» **WHAT THE EXERCISE ASKS**
Write out the listing in full, matching it word for word.
——————————
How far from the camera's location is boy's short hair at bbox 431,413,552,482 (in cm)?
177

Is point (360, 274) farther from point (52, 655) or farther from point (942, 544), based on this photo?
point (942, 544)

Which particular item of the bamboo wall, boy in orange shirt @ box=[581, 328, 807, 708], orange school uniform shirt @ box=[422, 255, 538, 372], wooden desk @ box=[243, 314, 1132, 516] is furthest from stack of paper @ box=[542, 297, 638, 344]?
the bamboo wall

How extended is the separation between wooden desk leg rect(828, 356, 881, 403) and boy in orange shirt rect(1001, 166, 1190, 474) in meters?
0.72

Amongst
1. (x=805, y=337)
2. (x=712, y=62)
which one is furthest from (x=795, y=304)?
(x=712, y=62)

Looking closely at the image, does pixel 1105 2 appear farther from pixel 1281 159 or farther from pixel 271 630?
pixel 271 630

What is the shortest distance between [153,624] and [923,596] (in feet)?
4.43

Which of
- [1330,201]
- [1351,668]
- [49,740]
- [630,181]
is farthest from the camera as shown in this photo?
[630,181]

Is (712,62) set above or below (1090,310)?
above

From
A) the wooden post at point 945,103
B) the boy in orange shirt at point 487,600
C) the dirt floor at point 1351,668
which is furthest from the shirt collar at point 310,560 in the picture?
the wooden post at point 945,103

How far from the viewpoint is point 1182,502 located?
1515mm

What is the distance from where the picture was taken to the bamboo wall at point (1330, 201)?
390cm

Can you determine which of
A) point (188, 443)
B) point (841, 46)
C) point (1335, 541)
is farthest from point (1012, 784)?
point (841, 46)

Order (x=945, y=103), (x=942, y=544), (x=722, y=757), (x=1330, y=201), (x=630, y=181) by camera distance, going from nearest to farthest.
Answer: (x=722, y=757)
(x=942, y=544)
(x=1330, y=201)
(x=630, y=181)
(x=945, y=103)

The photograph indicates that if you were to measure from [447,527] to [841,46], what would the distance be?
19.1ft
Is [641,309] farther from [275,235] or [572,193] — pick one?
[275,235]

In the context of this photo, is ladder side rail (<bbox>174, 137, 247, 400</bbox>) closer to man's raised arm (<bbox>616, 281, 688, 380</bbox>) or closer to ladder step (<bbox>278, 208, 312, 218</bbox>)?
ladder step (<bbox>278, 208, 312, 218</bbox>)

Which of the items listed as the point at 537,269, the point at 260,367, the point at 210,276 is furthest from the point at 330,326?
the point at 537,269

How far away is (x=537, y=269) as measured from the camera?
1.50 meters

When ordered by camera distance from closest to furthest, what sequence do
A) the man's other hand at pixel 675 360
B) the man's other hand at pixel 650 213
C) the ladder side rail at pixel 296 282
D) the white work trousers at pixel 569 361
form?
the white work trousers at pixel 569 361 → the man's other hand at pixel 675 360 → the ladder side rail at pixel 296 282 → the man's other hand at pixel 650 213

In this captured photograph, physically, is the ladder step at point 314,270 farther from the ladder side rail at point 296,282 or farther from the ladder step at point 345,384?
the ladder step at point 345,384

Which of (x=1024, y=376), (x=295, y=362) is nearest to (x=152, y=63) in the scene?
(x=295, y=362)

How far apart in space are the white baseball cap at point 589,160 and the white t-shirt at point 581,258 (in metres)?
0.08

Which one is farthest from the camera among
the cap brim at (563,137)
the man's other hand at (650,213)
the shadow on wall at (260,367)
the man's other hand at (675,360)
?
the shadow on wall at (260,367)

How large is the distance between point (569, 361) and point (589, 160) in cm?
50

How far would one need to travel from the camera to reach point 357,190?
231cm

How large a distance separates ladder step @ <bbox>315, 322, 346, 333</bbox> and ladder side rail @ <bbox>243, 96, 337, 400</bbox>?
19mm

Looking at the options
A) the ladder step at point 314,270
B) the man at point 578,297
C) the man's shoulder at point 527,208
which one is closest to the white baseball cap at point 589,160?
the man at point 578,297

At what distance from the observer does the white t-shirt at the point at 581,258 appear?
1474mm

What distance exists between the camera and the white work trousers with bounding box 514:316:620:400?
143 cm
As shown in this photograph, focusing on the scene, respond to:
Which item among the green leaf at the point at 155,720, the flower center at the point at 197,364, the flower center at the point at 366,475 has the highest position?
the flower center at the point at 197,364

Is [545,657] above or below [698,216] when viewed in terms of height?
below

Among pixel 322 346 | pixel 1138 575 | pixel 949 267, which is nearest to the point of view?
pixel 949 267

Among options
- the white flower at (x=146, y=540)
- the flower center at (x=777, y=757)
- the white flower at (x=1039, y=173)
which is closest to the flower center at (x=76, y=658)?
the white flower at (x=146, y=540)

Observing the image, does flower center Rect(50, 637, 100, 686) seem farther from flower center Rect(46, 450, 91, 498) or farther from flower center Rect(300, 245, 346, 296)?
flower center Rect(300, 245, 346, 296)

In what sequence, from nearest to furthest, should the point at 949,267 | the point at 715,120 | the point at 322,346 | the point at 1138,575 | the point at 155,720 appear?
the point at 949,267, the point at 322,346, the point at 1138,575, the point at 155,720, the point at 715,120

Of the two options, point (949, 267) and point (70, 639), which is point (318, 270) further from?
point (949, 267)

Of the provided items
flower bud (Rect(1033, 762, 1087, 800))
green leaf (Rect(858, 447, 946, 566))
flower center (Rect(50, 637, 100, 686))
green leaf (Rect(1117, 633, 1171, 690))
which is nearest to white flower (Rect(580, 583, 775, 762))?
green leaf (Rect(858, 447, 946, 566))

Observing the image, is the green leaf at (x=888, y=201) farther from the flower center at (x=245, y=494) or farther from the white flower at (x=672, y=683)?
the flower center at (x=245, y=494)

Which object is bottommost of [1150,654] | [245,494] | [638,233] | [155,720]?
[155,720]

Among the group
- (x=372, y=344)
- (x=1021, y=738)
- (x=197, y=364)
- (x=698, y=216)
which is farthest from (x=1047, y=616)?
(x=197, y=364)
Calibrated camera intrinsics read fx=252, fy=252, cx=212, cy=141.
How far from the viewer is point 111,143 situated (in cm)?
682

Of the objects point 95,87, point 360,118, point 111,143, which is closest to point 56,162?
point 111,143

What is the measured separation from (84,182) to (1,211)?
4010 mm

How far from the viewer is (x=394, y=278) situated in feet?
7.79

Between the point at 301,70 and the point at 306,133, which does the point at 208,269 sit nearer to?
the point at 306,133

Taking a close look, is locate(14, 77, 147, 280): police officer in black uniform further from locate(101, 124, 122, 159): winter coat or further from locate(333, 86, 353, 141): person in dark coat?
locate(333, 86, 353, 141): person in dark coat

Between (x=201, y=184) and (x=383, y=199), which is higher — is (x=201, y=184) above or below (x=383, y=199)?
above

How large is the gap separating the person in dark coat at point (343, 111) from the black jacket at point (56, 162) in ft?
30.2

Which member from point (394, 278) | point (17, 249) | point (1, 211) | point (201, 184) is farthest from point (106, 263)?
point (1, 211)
——————————
» **EXERCISE SOLUTION**
How far from the camera's location is boy's short hair at bbox 431,413,552,482 (in cm)?
177

Is point (360, 274) farther from point (52, 655) or farther from point (942, 544), based on this photo?
point (942, 544)

Which particular item of the bamboo wall, boy in orange shirt @ box=[581, 328, 807, 708], orange school uniform shirt @ box=[422, 255, 538, 372], wooden desk @ box=[243, 314, 1132, 516] is furthest from stack of paper @ box=[542, 297, 638, 344]?
the bamboo wall

How extended is the separation between wooden desk leg rect(828, 356, 881, 403) and boy in orange shirt rect(1001, 166, 1190, 474) in meters?
0.72

Amongst
1. (x=805, y=337)
2. (x=712, y=62)
which one is furthest from (x=795, y=304)?
(x=712, y=62)

Looking closely at the image, does pixel 1105 2 appear farther from pixel 1281 159 or farther from pixel 271 630?
pixel 271 630

What is the shortest distance between [153,624] and [923,596] (in feet)?
4.43

Which of
- [1330,201]
- [1351,668]
- [49,740]
- [630,181]
is farthest from the camera as shown in this photo?
[630,181]

Is (712,62) set above or below (1090,310)?
above

From
A) the wooden post at point 945,103
B) the boy in orange shirt at point 487,600
C) the dirt floor at point 1351,668
which is furthest from the shirt collar at point 310,560 in the picture?
the wooden post at point 945,103

How far from the viewpoint is point 1182,502 located?
1515mm

What is the distance from where the picture was taken to the bamboo wall at point (1330, 201)?
390cm

Can you determine which of
A) point (188, 443)
B) point (841, 46)
C) point (1335, 541)
is farthest from point (1012, 784)?
point (841, 46)

Order (x=945, y=103), (x=942, y=544), (x=722, y=757), (x=1330, y=201), (x=630, y=181) by camera distance, going from nearest to farthest.
Answer: (x=722, y=757)
(x=942, y=544)
(x=1330, y=201)
(x=630, y=181)
(x=945, y=103)

The photograph indicates that if you were to measure from [447,527] to [841,46], what would the distance be?
19.1ft
Is [641,309] farther from [275,235] or [572,193] — pick one?
[275,235]

In the context of this photo, is ladder side rail (<bbox>174, 137, 247, 400</bbox>) closer to man's raised arm (<bbox>616, 281, 688, 380</bbox>) or closer to ladder step (<bbox>278, 208, 312, 218</bbox>)?
ladder step (<bbox>278, 208, 312, 218</bbox>)

Which of the items listed as the point at 537,269, the point at 260,367, the point at 210,276 is furthest from the point at 330,326?
the point at 537,269

How far away is (x=537, y=269) as measured from the camera?
1.50 meters

When ordered by camera distance from closest to furthest, what sequence do
A) the man's other hand at pixel 675 360
B) the man's other hand at pixel 650 213
C) the ladder side rail at pixel 296 282
D) the white work trousers at pixel 569 361
form?
the white work trousers at pixel 569 361 → the man's other hand at pixel 675 360 → the ladder side rail at pixel 296 282 → the man's other hand at pixel 650 213

In this captured photograph, physically, is the ladder step at point 314,270 farther from the ladder side rail at point 296,282 or farther from the ladder step at point 345,384?
the ladder step at point 345,384

Which of (x=1024, y=376), (x=295, y=362) is nearest to (x=152, y=63) in the scene?
(x=295, y=362)

How far apart in space are the white baseball cap at point 589,160 and the white t-shirt at point 581,258 (in metres)?
0.08

Which one is farthest from the camera among
the cap brim at (563,137)
the man's other hand at (650,213)
the shadow on wall at (260,367)
the man's other hand at (675,360)
?
the shadow on wall at (260,367)

How large is the distance between point (569, 361) and point (589, 160) in cm?
50

How far would one need to travel from the camera to reach point 357,190?
231cm

How large a distance separates ladder step @ <bbox>315, 322, 346, 333</bbox> and ladder side rail @ <bbox>243, 96, 337, 400</bbox>?
19mm

Looking at the options
A) the ladder step at point 314,270
B) the man at point 578,297
C) the man's shoulder at point 527,208
which one is closest to the white baseball cap at point 589,160?
the man at point 578,297

At what distance from the observer does the white t-shirt at the point at 581,258 appear?
1474mm

What distance exists between the camera and the white work trousers with bounding box 514:316:620:400?
143 cm
As shown in this photograph, focusing on the scene, respond to:
Which item among the green leaf at the point at 155,720, the flower center at the point at 197,364, the flower center at the point at 366,475 has the highest position?
the flower center at the point at 197,364

Is [545,657] above or below [698,216] when viewed in terms of height?
below

Among pixel 322 346 | pixel 1138 575 | pixel 949 267, which is nearest to the point of view?
pixel 949 267

Among options
- the white flower at (x=146, y=540)
- the flower center at (x=777, y=757)
- the white flower at (x=1039, y=173)
which is closest to the flower center at (x=76, y=658)?
the white flower at (x=146, y=540)

Observing the image, does flower center Rect(50, 637, 100, 686) seem farther from flower center Rect(46, 450, 91, 498) or farther from flower center Rect(300, 245, 346, 296)?
flower center Rect(300, 245, 346, 296)

In what sequence, from nearest to furthest, should the point at 949,267 | the point at 715,120 | the point at 322,346 | the point at 1138,575 | the point at 155,720 appear?
the point at 949,267, the point at 322,346, the point at 1138,575, the point at 155,720, the point at 715,120

Of the two options, point (949, 267) and point (70, 639), which is point (318, 270) further from?
point (949, 267)

Of the provided items
flower bud (Rect(1033, 762, 1087, 800))
green leaf (Rect(858, 447, 946, 566))
flower center (Rect(50, 637, 100, 686))
green leaf (Rect(1117, 633, 1171, 690))
which is nearest to white flower (Rect(580, 583, 775, 762))?
green leaf (Rect(858, 447, 946, 566))

Observing the image, is the green leaf at (x=888, y=201) farther from the flower center at (x=245, y=494) or farther from the white flower at (x=672, y=683)?
the flower center at (x=245, y=494)

Which object is bottommost of [1150,654] | [245,494] | [638,233] | [155,720]?
[155,720]

Among the group
- (x=372, y=344)
- (x=1021, y=738)
- (x=197, y=364)
- (x=698, y=216)
which is farthest from (x=1047, y=616)?
(x=197, y=364)
Calibrated camera intrinsics read fx=252, fy=252, cx=212, cy=141.
How far from the viewer is point 111,143 situated (in cm)?
682

Of the objects point 95,87, point 360,118, point 111,143, which is closest to point 56,162?
point 111,143

What is the measured separation from (84,182) to (1,211)?
4010 mm

How far from the viewer is (x=394, y=278) situated in feet?
7.79

Between the point at 301,70 and the point at 306,133, which does the point at 208,269 sit nearer to?
the point at 306,133

Taking a close look, is locate(14, 77, 147, 280): police officer in black uniform further from locate(101, 124, 122, 159): winter coat or further from locate(333, 86, 353, 141): person in dark coat?
locate(333, 86, 353, 141): person in dark coat

Between (x=201, y=184) and (x=383, y=199), which is higher — is (x=201, y=184) above or below (x=383, y=199)?
above

How large is the gap separating the person in dark coat at point (343, 111) from the black jacket at point (56, 162) in ft?
30.2

Which member from point (394, 278) | point (17, 249) | point (1, 211) | point (201, 184) is farthest from point (106, 263)?
point (1, 211)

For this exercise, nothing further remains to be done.